Compound 17 was obtained as a white amorphous powder. Analyses of the ¹³C NMR and HRESIMS (401.1961, [M+H]⁺) data of compound 17 suggested a molecular formula of C₂₃H₂₈O₆ indicative of 10 degrees of unsaturation. The ¹H NMR spectrum showed a total of 28 proton signals, including 2 aromatic olefinic signals at δ 6.55 (1H, s, H-4) and δ 6.48 (1H, s, H-11), a methylenedioxy signal at δ 5.94 (2H, s), 4 methoxy groups at δ 3.89, 3.88, 3.82, and 3.54 (each 3H, s), and 2 methyl groups at δ 0.97 and 0.74 (each 3H, d, J = 7.2 Hz). ¹³C NMR and DEPT spectra exhibited 23 carbon resonance signals, including 10 quaternary (δ _C 151.6–121.3) and 2 olefinic (δ _C 110.6, 102.9) sp²-hybridized carbons, 1 methylenedioxy carbon (δ _C 100.7), 4 methoxy carbons (δ _C 60.9–55.9), 2 methine carbons (δ _C 40.7, 39.1), 2 methylene carbons (δ _C 35.5, 33.5), and 2 methyl carbons (δ _C 21.6, 12.8). These spectral data (Supplementary Data S1) completely coincided with the reported NMR data of gomisin N, which was previously isolated from Schisandra fruit.¹⁵ The structure of compound 17 is given in Figure 6.

FIG. 6.

The structure of compound 17.

Antitussive activities of compound 1, 3, 9, 10, 17 on acute cough induced by citric acid in guinea pigs

The effect of compound 1, 3, 9, 10, 17 on acute cough was tested on the citric acid-induced cough reflex in vivo. It was administered in doses of 20, 40, and 80 mg/kg. The results showed that peroral administration of three doses of five compounds brought about a significant decrease in the number of cough efforts (P < .01). The cough inhibition rates of five compounds were between 40.9% and 85.1%, which were marked, respectively, in Figure 7. The cough inhibition rates of HD of five compounds (82.3%, 83.7%, 81.4%, 78.5%, 85.1%) were comparable to that of codeine (84.1%) (Fig. 7).

FIG. 7.

Antitussive activities of compound 1, 3, 9, 10, 17 on acute cough induced by 0.8 mol/L citric acid in guinea pigs. Compared with control group, **P < .01. H (high-dose, 20 mg/kg), M (middle-dose, 40 mg/kg), L (low-dose, 80 mg/kg). The cough inhibition rates of five compounds or codeine were marked above each column, respectively.

Discussion

CHS has a complex pathogenesis and is very difficult to treat. So far, no effective drugs targeting CHS have been found, whose typical characteristics are increased cough sensitivity and airway inflammation. Moreover, the pathogenic mechanism of CHS is also related to oxidative stress injury.^16
–18

A previous study that established a guinea pig model of CHS by CS exposure demonstrated that the EE of S. chinensis could decrease cough sensitivity and airway inflammation. In the present study, EE was separated into the following four extractive fractions to investigate the antitussive compounds of S. chinensis: PEE, ECE, BAE, and RE. The pharmacological results revealed that pretreatment with PEE and ECE could remarkably reduce the CS-induced cough sensitivity in guinea pigs with inhibition rates of 35.7% and 49.7%, respectively, which were almost close to that of codeine (51.2%). PEE and ECE could also reduce the airway inflammation and the proportion of inflammatory cells in BALF and evidently affect the content of IL-8, TNF-α, SOD, GSH-px, and MDA in pulmonary tissue.

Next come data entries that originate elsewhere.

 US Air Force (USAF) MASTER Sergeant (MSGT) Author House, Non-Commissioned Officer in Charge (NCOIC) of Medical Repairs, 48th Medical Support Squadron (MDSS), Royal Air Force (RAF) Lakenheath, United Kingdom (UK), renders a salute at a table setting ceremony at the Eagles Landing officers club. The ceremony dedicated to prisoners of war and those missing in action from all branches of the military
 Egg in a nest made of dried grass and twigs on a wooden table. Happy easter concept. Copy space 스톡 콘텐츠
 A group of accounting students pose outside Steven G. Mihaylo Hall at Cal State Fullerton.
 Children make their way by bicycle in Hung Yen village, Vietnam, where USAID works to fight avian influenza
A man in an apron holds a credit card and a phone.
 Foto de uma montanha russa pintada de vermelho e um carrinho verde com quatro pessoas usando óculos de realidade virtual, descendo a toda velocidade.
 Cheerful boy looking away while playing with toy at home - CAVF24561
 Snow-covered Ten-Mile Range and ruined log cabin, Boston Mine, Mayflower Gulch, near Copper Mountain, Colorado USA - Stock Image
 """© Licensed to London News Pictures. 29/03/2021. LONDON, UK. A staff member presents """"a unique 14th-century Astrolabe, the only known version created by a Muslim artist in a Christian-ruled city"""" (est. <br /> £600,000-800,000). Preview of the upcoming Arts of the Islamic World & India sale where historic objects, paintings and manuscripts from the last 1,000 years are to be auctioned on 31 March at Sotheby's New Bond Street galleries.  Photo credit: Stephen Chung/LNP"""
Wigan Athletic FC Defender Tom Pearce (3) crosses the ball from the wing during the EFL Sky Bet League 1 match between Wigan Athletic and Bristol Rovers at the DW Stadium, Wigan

The results of UHPLC-ESI-TOF-MS showed that the main compounds of PEE and ECE, 2 antitussive parts in EE, were mostly lignans: 16 compounds, including 15 lignans and 1 triterpene, were identified in PEE, and 3 lignans were characterized in ECE. None of these lignans was detected in the other two high-polarity parts without antitussive activity (BAE and RE). The compound 17 was separated, prepared, and identified to verify the analysis results by UHPLC-ESI-TOF-MS.

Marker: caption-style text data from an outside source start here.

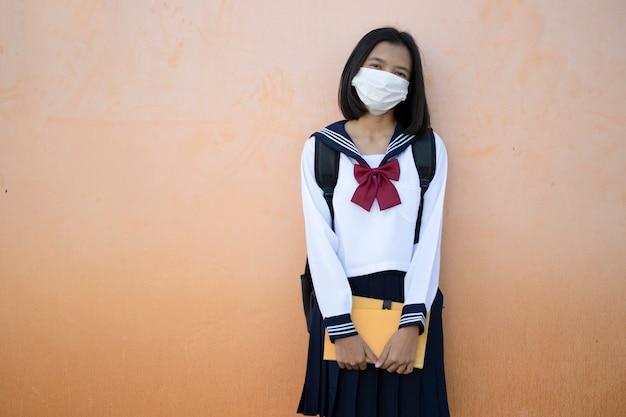 Ragazza indossa uniforme e maschera tenere il libro Foto Premium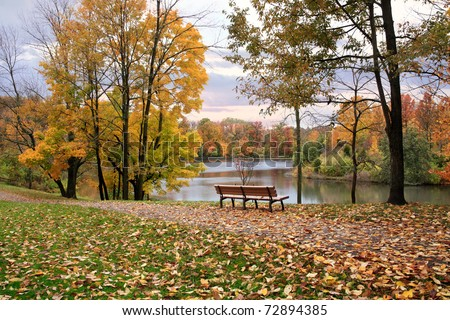 A Walking Path And Park Bench Overlooking A Lake On A Rainy Day In Autumn, Sharon Woods, Southwestern Ohio - stock photo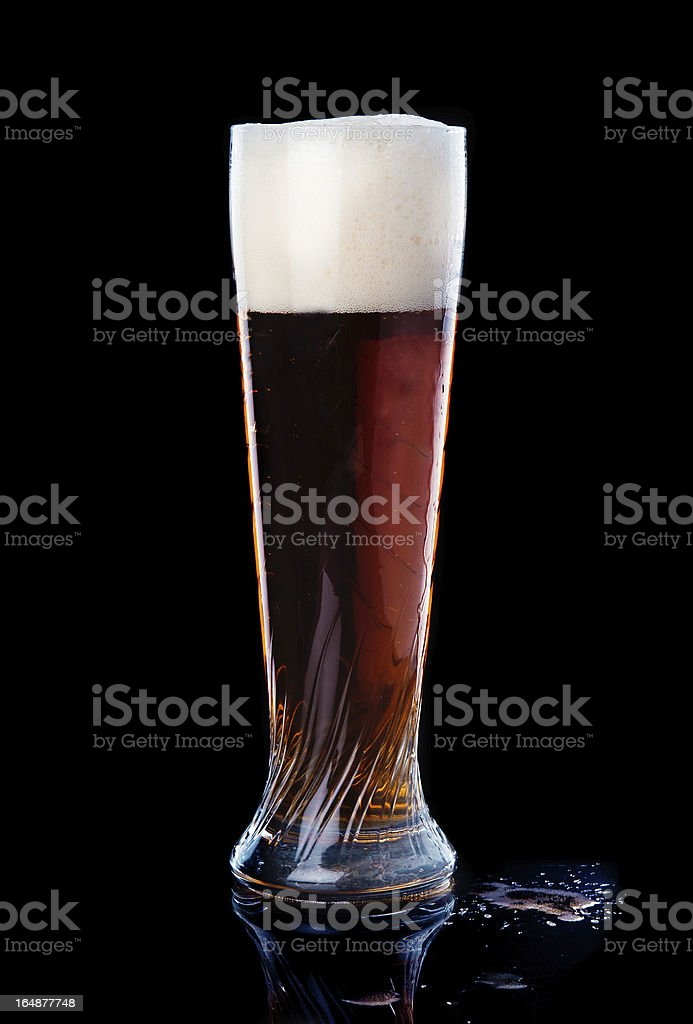 Beer into glass royalty-free stock photo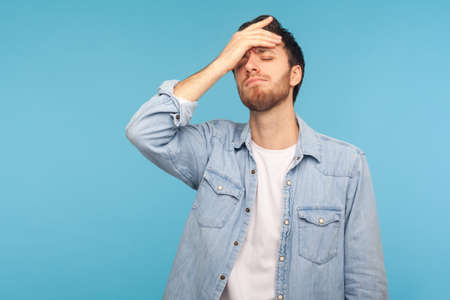 I forgot, my fault. Portrait of upset man in worker denim shirt standing with facepalm gesture, blaming himself, feeling sorrow regret because of bad memory. studio shot isolated on blue background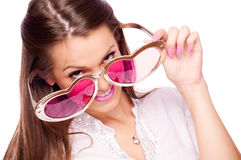 Young woman with big heart sunglasses Royalty Free Stock Photo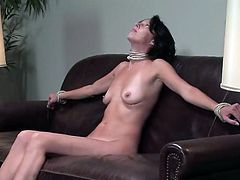 Sexy brunette Victoria K strips and allows some guy to tie her up to a sofa. Then the man rubs Victoria's vag with a dildo and she moans sweetly with pleasure.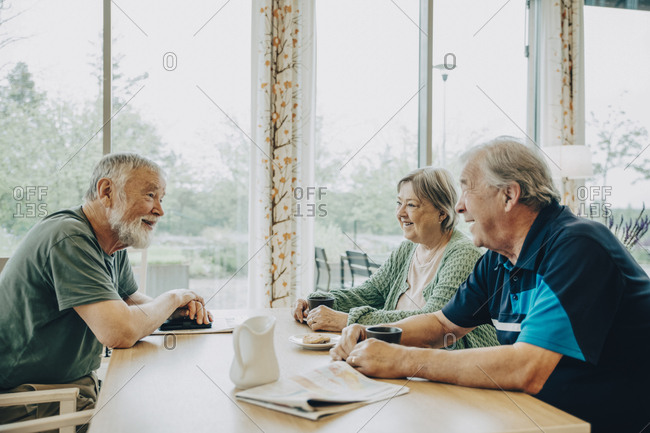 Retired senior friends talking while sitting at dining table in nursing home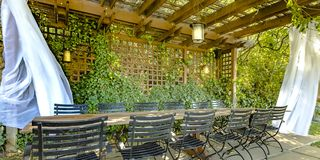 Table and chairs under a wooden pergola stock photos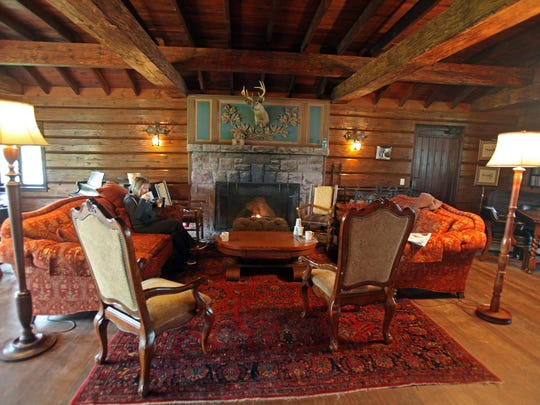 The great room at Stout's Island Lodge features a wood-burning fireplace.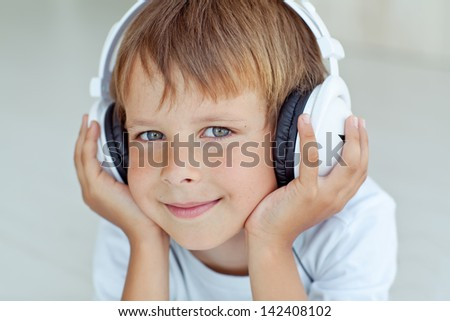 The boy is smiling  and listening to music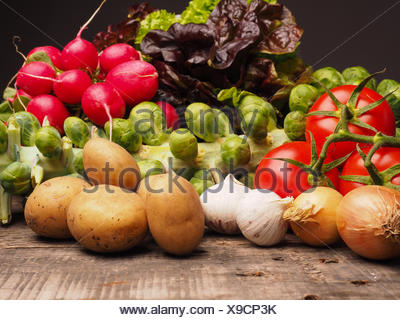 Fresh vegetables on a rustic wooden table, healthy eating concept - Stock Photo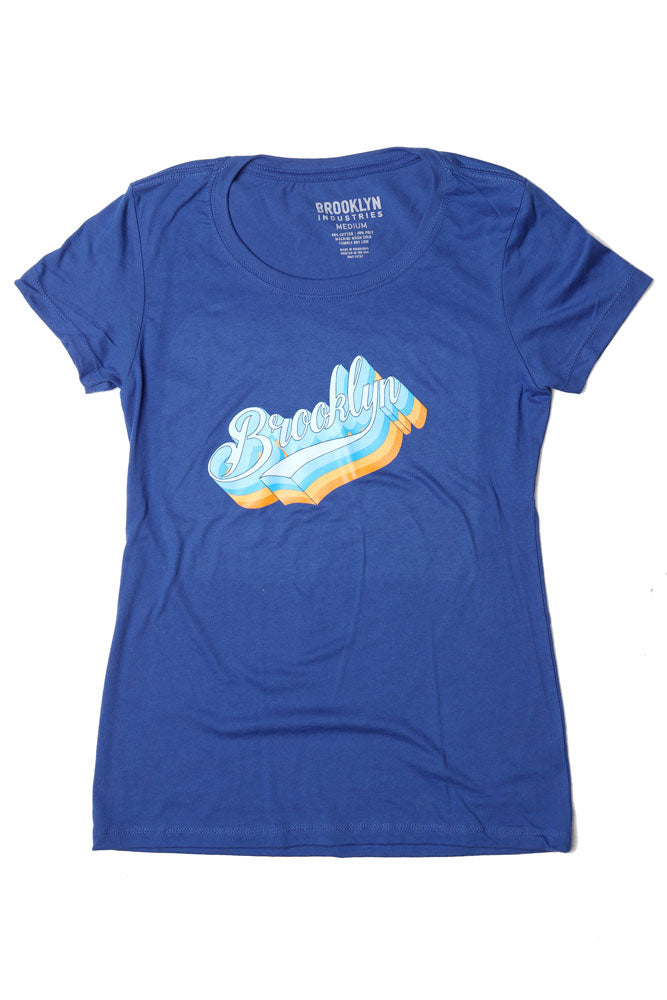 FLAT LAY ROYAL BLUE WOMEN'S GRAPHIC T-SHIRT WITH THE RETRO STYLE BK PLATFORM GRAPHIC ON THE CHEST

Lignans are a large group of concentrated compounds in S. chinensis. They are also acknowledged as active substances of S. chinensis. Although no reports about the antitussive activity of lignans in S. chinensis are available, their strong anti-inflammatory and antioxidative activities have been demonstrated in previous studies.^19
–21 On the basis of pathological characteristics and mechanisms of CHS, pharmacological experiment results, and UHPLC-ESI-TOF-MS analysis, lignans were speculated to be the antitussive substance compounds of S. chinensis. To verify the antitussive activities of lignas, we isolated and purchased compound 1, 3, 9, 10, 17 which were with high contents in Schisandra chinensis and lower prices relatively, and then their cough inhibition effects were confirmed on the citric acid-induced acute cough reflex in guinea pigs.

This study provided sufficient scientific evidence for the clinical application of S. chinensis on CHS and benefits of the usage of S. chinensis and laid the foundation of developing new drugs for CHS.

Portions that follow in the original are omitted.